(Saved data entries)

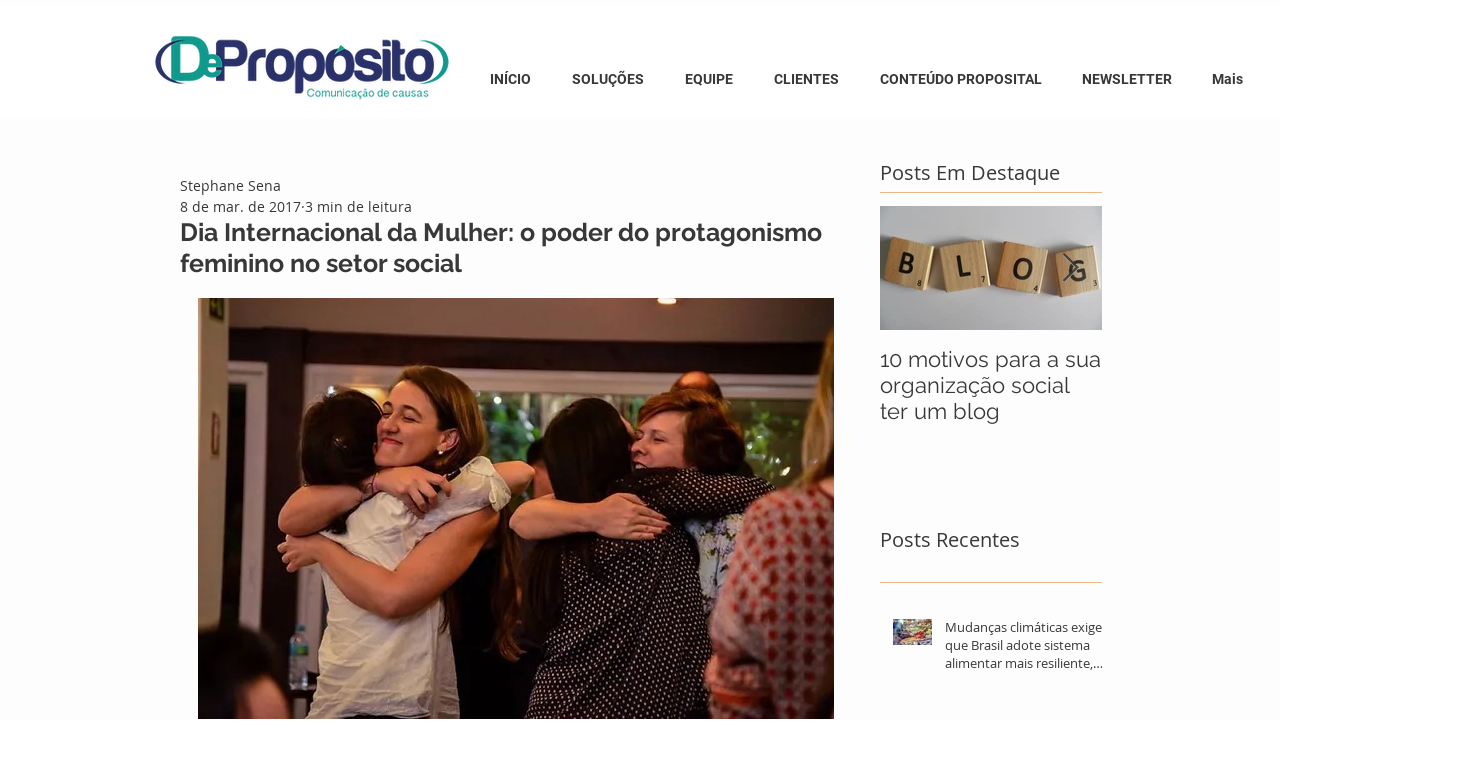

--- FILE ---
content_type: text/css; charset=utf-8
request_url: https://www.depropositocomunica.com/_serverless/pro-gallery-css-v4-server/layoutCss?ver=2&id=5es5j-not-scoped&items=3509_750_500%7C3802_750_500%7C3339_750_500%7C3450_750_500%7C3278_960_1280%7C3558_750_500%7C3423_750_500%7C3390_750_500%7C3299_750_500%7C3759_1066_1600%7C3607_750_500&container=3452.546875_636_1310_720&options=gallerySizeType:px%7CenableInfiniteScroll:true%7CtitlePlacement:SHOW_ON_HOVER%7CgridStyle:1%7CimageMargin:10%7CgalleryLayout:2%7CisVertical:false%7CnumberOfImagesPerRow:3%7CgallerySizePx:300%7CcubeRatio:1%7CcubeType:fill%7CgalleryThumbnailsAlignment:bottom%7CthumbnailSpacings:0
body_size: -107
content:
#pro-gallery-5es5j-not-scoped [data-hook="item-container"][data-idx="0"].gallery-item-container{opacity: 1 !important;display: block !important;transition: opacity .2s ease !important;top: 0px !important;left: 0px !important;right: auto !important;height: 205px !important;width: 205px !important;} #pro-gallery-5es5j-not-scoped [data-hook="item-container"][data-idx="0"] .gallery-item-common-info-outer{height: 100% !important;} #pro-gallery-5es5j-not-scoped [data-hook="item-container"][data-idx="0"] .gallery-item-common-info{height: 100% !important;width: 100% !important;} #pro-gallery-5es5j-not-scoped [data-hook="item-container"][data-idx="0"] .gallery-item-wrapper{width: 205px !important;height: 205px !important;margin: 0 !important;} #pro-gallery-5es5j-not-scoped [data-hook="item-container"][data-idx="0"] .gallery-item-content{width: 205px !important;height: 205px !important;margin: 0px 0px !important;opacity: 1 !important;} #pro-gallery-5es5j-not-scoped [data-hook="item-container"][data-idx="0"] .gallery-item-hover{width: 205px !important;height: 205px !important;opacity: 1 !important;} #pro-gallery-5es5j-not-scoped [data-hook="item-container"][data-idx="0"] .item-hover-flex-container{width: 205px !important;height: 205px !important;margin: 0px 0px !important;opacity: 1 !important;} #pro-gallery-5es5j-not-scoped [data-hook="item-container"][data-idx="0"] .gallery-item-wrapper img{width: 100% !important;height: 100% !important;opacity: 1 !important;} #pro-gallery-5es5j-not-scoped [data-hook="item-container"][data-idx="1"].gallery-item-container{opacity: 1 !important;display: block !important;transition: opacity .2s ease !important;top: 0px !important;left: 215px !important;right: auto !important;height: 205px !important;width: 206px !important;} #pro-gallery-5es5j-not-scoped [data-hook="item-container"][data-idx="1"] .gallery-item-common-info-outer{height: 100% !important;} #pro-gallery-5es5j-not-scoped [data-hook="item-container"][data-idx="1"] .gallery-item-common-info{height: 100% !important;width: 100% !important;} #pro-gallery-5es5j-not-scoped [data-hook="item-container"][data-idx="1"] .gallery-item-wrapper{width: 206px !important;height: 205px !important;margin: 0 !important;} #pro-gallery-5es5j-not-scoped [data-hook="item-container"][data-idx="1"] .gallery-item-content{width: 206px !important;height: 205px !important;margin: 0px 0px !important;opacity: 1 !important;} #pro-gallery-5es5j-not-scoped [data-hook="item-container"][data-idx="1"] .gallery-item-hover{width: 206px !important;height: 205px !important;opacity: 1 !important;} #pro-gallery-5es5j-not-scoped [data-hook="item-container"][data-idx="1"] .item-hover-flex-container{width: 206px !important;height: 205px !important;margin: 0px 0px !important;opacity: 1 !important;} #pro-gallery-5es5j-not-scoped [data-hook="item-container"][data-idx="1"] .gallery-item-wrapper img{width: 100% !important;height: 100% !important;opacity: 1 !important;} #pro-gallery-5es5j-not-scoped [data-hook="item-container"][data-idx="2"].gallery-item-container{opacity: 1 !important;display: block !important;transition: opacity .2s ease !important;top: 0px !important;left: 431px !important;right: auto !important;height: 205px !important;width: 205px !important;} #pro-gallery-5es5j-not-scoped [data-hook="item-container"][data-idx="2"] .gallery-item-common-info-outer{height: 100% !important;} #pro-gallery-5es5j-not-scoped [data-hook="item-container"][data-idx="2"] .gallery-item-common-info{height: 100% !important;width: 100% !important;} #pro-gallery-5es5j-not-scoped [data-hook="item-container"][data-idx="2"] .gallery-item-wrapper{width: 205px !important;height: 205px !important;margin: 0 !important;} #pro-gallery-5es5j-not-scoped [data-hook="item-container"][data-idx="2"] .gallery-item-content{width: 205px !important;height: 205px !important;margin: 0px 0px !important;opacity: 1 !important;} #pro-gallery-5es5j-not-scoped [data-hook="item-container"][data-idx="2"] .gallery-item-hover{width: 205px !important;height: 205px !important;opacity: 1 !important;} #pro-gallery-5es5j-not-scoped [data-hook="item-container"][data-idx="2"] .item-hover-flex-container{width: 205px !important;height: 205px !important;margin: 0px 0px !important;opacity: 1 !important;} #pro-gallery-5es5j-not-scoped [data-hook="item-container"][data-idx="2"] .gallery-item-wrapper img{width: 100% !important;height: 100% !important;opacity: 1 !important;} #pro-gallery-5es5j-not-scoped [data-hook="item-container"][data-idx="3"]{display: none !important;} #pro-gallery-5es5j-not-scoped [data-hook="item-container"][data-idx="4"]{display: none !important;} #pro-gallery-5es5j-not-scoped [data-hook="item-container"][data-idx="5"]{display: none !important;} #pro-gallery-5es5j-not-scoped [data-hook="item-container"][data-idx="6"]{display: none !important;} #pro-gallery-5es5j-not-scoped [data-hook="item-container"][data-idx="7"]{display: none !important;} #pro-gallery-5es5j-not-scoped [data-hook="item-container"][data-idx="8"]{display: none !important;} #pro-gallery-5es5j-not-scoped [data-hook="item-container"][data-idx="9"]{display: none !important;} #pro-gallery-5es5j-not-scoped [data-hook="item-container"][data-idx="10"]{display: none !important;} #pro-gallery-5es5j-not-scoped .pro-gallery-prerender{height:850px !important;}#pro-gallery-5es5j-not-scoped {height:850px !important; width:636px !important;}#pro-gallery-5es5j-not-scoped .pro-gallery-margin-container {height:850px !important;}#pro-gallery-5es5j-not-scoped .pro-gallery {height:850px !important; width:636px !important;}#pro-gallery-5es5j-not-scoped .pro-gallery-parent-container {height:850px !important; width:646px !important;}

● Aim of the task
Retype each entry exactly. No pictures.

● Exercise output
--- FILE ---
content_type: text/css; charset=utf-8
request_url: https://www.depropositocomunica.com/_serverless/pro-gallery-css-v4-server/layoutCss?ver=2&id=5es5j-not-scoped&items=3509_750_500%7C3802_750_500%7C3339_750_500%7C3450_750_500%7C3278_960_1280%7C3558_750_500%7C3423_750_500%7C3390_750_500%7C3299_750_500%7C3759_1066_1600%7C3607_750_500&container=3452.546875_636_1310_720&options=gallerySizeType:px%7CenableInfiniteScroll:true%7CtitlePlacement:SHOW_ON_HOVER%7CgridStyle:1%7CimageMargin:10%7CgalleryLayout:2%7CisVertical:false%7CnumberOfImagesPerRow:3%7CgallerySizePx:300%7CcubeRatio:1%7CcubeType:fill%7CgalleryThumbnailsAlignment:bottom%7CthumbnailSpacings:0
body_size: -107
content:
#pro-gallery-5es5j-not-scoped [data-hook="item-container"][data-idx="0"].gallery-item-container{opacity: 1 !important;display: block !important;transition: opacity .2s ease !important;top: 0px !important;left: 0px !important;right: auto !important;height: 205px !important;width: 205px !important;} #pro-gallery-5es5j-not-scoped [data-hook="item-container"][data-idx="0"] .gallery-item-common-info-outer{height: 100% !important;} #pro-gallery-5es5j-not-scoped [data-hook="item-container"][data-idx="0"] .gallery-item-common-info{height: 100% !important;width: 100% !important;} #pro-gallery-5es5j-not-scoped [data-hook="item-container"][data-idx="0"] .gallery-item-wrapper{width: 205px !important;height: 205px !important;margin: 0 !important;} #pro-gallery-5es5j-not-scoped [data-hook="item-container"][data-idx="0"] .gallery-item-content{width: 205px !important;height: 205px !important;margin: 0px 0px !important;opacity: 1 !important;} #pro-gallery-5es5j-not-scoped [data-hook="item-container"][data-idx="0"] .gallery-item-hover{width: 205px !important;height: 205px !important;opacity: 1 !important;} #pro-gallery-5es5j-not-scoped [data-hook="item-container"][data-idx="0"] .item-hover-flex-container{width: 205px !important;height: 205px !important;margin: 0px 0px !important;opacity: 1 !important;} #pro-gallery-5es5j-not-scoped [data-hook="item-container"][data-idx="0"] .gallery-item-wrapper img{width: 100% !important;height: 100% !important;opacity: 1 !important;} #pro-gallery-5es5j-not-scoped [data-hook="item-container"][data-idx="1"].gallery-item-container{opacity: 1 !important;display: block !important;transition: opacity .2s ease !important;top: 0px !important;left: 215px !important;right: auto !important;height: 205px !important;width: 206px !important;} #pro-gallery-5es5j-not-scoped [data-hook="item-container"][data-idx="1"] .gallery-item-common-info-outer{height: 100% !important;} #pro-gallery-5es5j-not-scoped [data-hook="item-container"][data-idx="1"] .gallery-item-common-info{height: 100% !important;width: 100% !important;} #pro-gallery-5es5j-not-scoped [data-hook="item-container"][data-idx="1"] .gallery-item-wrapper{width: 206px !important;height: 205px !important;margin: 0 !important;} #pro-gallery-5es5j-not-scoped [data-hook="item-container"][data-idx="1"] .gallery-item-content{width: 206px !important;height: 205px !important;margin: 0px 0px !important;opacity: 1 !important;} #pro-gallery-5es5j-not-scoped [data-hook="item-container"][data-idx="1"] .gallery-item-hover{width: 206px !important;height: 205px !important;opacity: 1 !important;} #pro-gallery-5es5j-not-scoped [data-hook="item-container"][data-idx="1"] .item-hover-flex-container{width: 206px !important;height: 205px !important;margin: 0px 0px !important;opacity: 1 !important;} #pro-gallery-5es5j-not-scoped [data-hook="item-container"][data-idx="1"] .gallery-item-wrapper img{width: 100% !important;height: 100% !important;opacity: 1 !important;} #pro-gallery-5es5j-not-scoped [data-hook="item-container"][data-idx="2"].gallery-item-container{opacity: 1 !important;display: block !important;transition: opacity .2s ease !important;top: 0px !important;left: 431px !important;right: auto !important;height: 205px !important;width: 205px !important;} #pro-gallery-5es5j-not-scoped [data-hook="item-container"][data-idx="2"] .gallery-item-common-info-outer{height: 100% !important;} #pro-gallery-5es5j-not-scoped [data-hook="item-container"][data-idx="2"] .gallery-item-common-info{height: 100% !important;width: 100% !important;} #pro-gallery-5es5j-not-scoped [data-hook="item-container"][data-idx="2"] .gallery-item-wrapper{width: 205px !important;height: 205px !important;margin: 0 !important;} #pro-gallery-5es5j-not-scoped [data-hook="item-container"][data-idx="2"] .gallery-item-content{width: 205px !important;height: 205px !important;margin: 0px 0px !important;opacity: 1 !important;} #pro-gallery-5es5j-not-scoped [data-hook="item-container"][data-idx="2"] .gallery-item-hover{width: 205px !important;height: 205px !important;opacity: 1 !important;} #pro-gallery-5es5j-not-scoped [data-hook="item-container"][data-idx="2"] .item-hover-flex-container{width: 205px !important;height: 205px !important;margin: 0px 0px !important;opacity: 1 !important;} #pro-gallery-5es5j-not-scoped [data-hook="item-container"][data-idx="2"] .gallery-item-wrapper img{width: 100% !important;height: 100% !important;opacity: 1 !important;} #pro-gallery-5es5j-not-scoped [data-hook="item-container"][data-idx="3"]{display: none !important;} #pro-gallery-5es5j-not-scoped [data-hook="item-container"][data-idx="4"]{display: none !important;} #pro-gallery-5es5j-not-scoped [data-hook="item-container"][data-idx="5"]{display: none !important;} #pro-gallery-5es5j-not-scoped [data-hook="item-container"][data-idx="6"]{display: none !important;} #pro-gallery-5es5j-not-scoped [data-hook="item-container"][data-idx="7"]{display: none !important;} #pro-gallery-5es5j-not-scoped [data-hook="item-container"][data-idx="8"]{display: none !important;} #pro-gallery-5es5j-not-scoped [data-hook="item-container"][data-idx="9"]{display: none !important;} #pro-gallery-5es5j-not-scoped [data-hook="item-container"][data-idx="10"]{display: none !important;} #pro-gallery-5es5j-not-scoped .pro-gallery-prerender{height:850px !important;}#pro-gallery-5es5j-not-scoped {height:850px !important; width:636px !important;}#pro-gallery-5es5j-not-scoped .pro-gallery-margin-container {height:850px !important;}#pro-gallery-5es5j-not-scoped .pro-gallery {height:850px !important; width:636px !important;}#pro-gallery-5es5j-not-scoped .pro-gallery-parent-container {height:850px !important; width:646px !important;}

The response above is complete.